Excerpted passage:
GAFFNEY: Well, it is interesting we're having this conversation of course, Glenn, on the day that the Supreme Court is weighing the question of whether somebody should enforce the law, if the federal government is not going to do it, the State of Arizona should do it as they have asked to be able to do it. They've passed a law in the formal democratic process to do. And in the absence of that especially, I think we're looking at an event or a series of events.

We know, according to congressman Pete King who shares, as you know, the Homeland Security committee in the House that there are hundreds, as you know, hundreds of Hezbollah operatives in the United States right now.

GLENN: I think he said 200 just in New York.

GAFFNEY: Yeah. These are people who are presumably good to go, if the order is given to launch terrorist attacks against us. Heavens knows how many others of Al‑Qaeda or Hamas or other stripes the al‑Quds force of Iran, for example, are also either here or preparing to take the, you know, easy, well, relatively easy route into our country across a porous southern border without proper enforcement that imposes real obstacles to them doing it.

Provided material:
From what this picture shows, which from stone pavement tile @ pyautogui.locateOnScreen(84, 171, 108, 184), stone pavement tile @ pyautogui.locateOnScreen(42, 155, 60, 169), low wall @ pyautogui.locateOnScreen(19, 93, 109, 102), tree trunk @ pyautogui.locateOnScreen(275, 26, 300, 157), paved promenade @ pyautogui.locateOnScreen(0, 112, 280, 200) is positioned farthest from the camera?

Tasks to perform:
[1] In the interview transcript on border enforcement and terrorism, what figure does Glenn give for New York alone?
[2] Write the next part of the interview transcript on border enforcement and terrorism, picking up after its last sentence.

Answers for the exercise:
[1] 200

[2]
And here's the kicker: If you add to that violent jihad the prospect of it, the distinct possibility that we will find these guys killing Americans in the future, perhaps not so distant, as they have in the past, you add on top of that this other kind of jihad, not so much nonviolent but previolent jihad that actually we're helping to build to, according to the phase plan we talked earlier about the strategic plan of the Muslim Brotherhood, there was also a phased plan introduced into evidence in the Holy Land Foundation trial, Glenn, and what the phase plan says is you use these stealthy techniques until the point where you're able to seize control of the government. So it is all about building the violence, and under the doctrine of sedition ‑‑ of Sharia as we've discussed before, under that doctrine if they sense we are being submissive, their doctrine says they must redouble their effort to make us feel subdued; in other words, bring on the violence. So you put all this together and there's a, I think a very high probability, not just a possibility, probability that we will see death and destruction meted out at the hands of the Muslim Brotherhood and its other Islamist associates inside the United States, not just somewhere else, and it will be in part our own fault because we have been witlessly blind and we have been submitting, we have been encouraging, we've been enabling.

GLENN: Frank, I appreciate it. We'll see you tonight.

GAFFNEY: Sure.

GLENN: Frank Gaffney who is part of this documentary, Rumors of War III, really important documentary. I ask you as a 9/12 project or a Tea Party, gather your friends together. Get to watch it together. There's a live portion of this hour‑long documentary that will make your hair fall out. Hour‑long documentary on what we're facing. You'll understand the Muslim Brotherhood. You'll have a pretty good idea. And when you hear that anybody in the White House say, "Oh, Muslim Brotherhood," you'll know. You'll know they're lying to you. Ask the border and how this all ties together and the steps that people have tried to take to protect us and who's thwarting it. Rumors of War III tonight at 7:00, then an hour‑long special after that where we get together with all the players and we'll take your questions. You can tweet the questions during the broadcast when you're watching it or right after, and we'll address them live tonight, GBTV, my regular show at 5:00, which is powerhouse, and then real news and then 7:00 is the beginning of the special.

STU: Yeah, you can tweet your questions with the hashtag Rumors of War. Also to remind you you've got a two‑week free trial. So if you want to try it, this is probably a good time to try it because you'll get the documentary and you'll get the after discussion and everything else, see if you like it.

GLENN: Yeah. Rumors of War III tonight, 7:00, GBTV.

Why do Americans feel so empty?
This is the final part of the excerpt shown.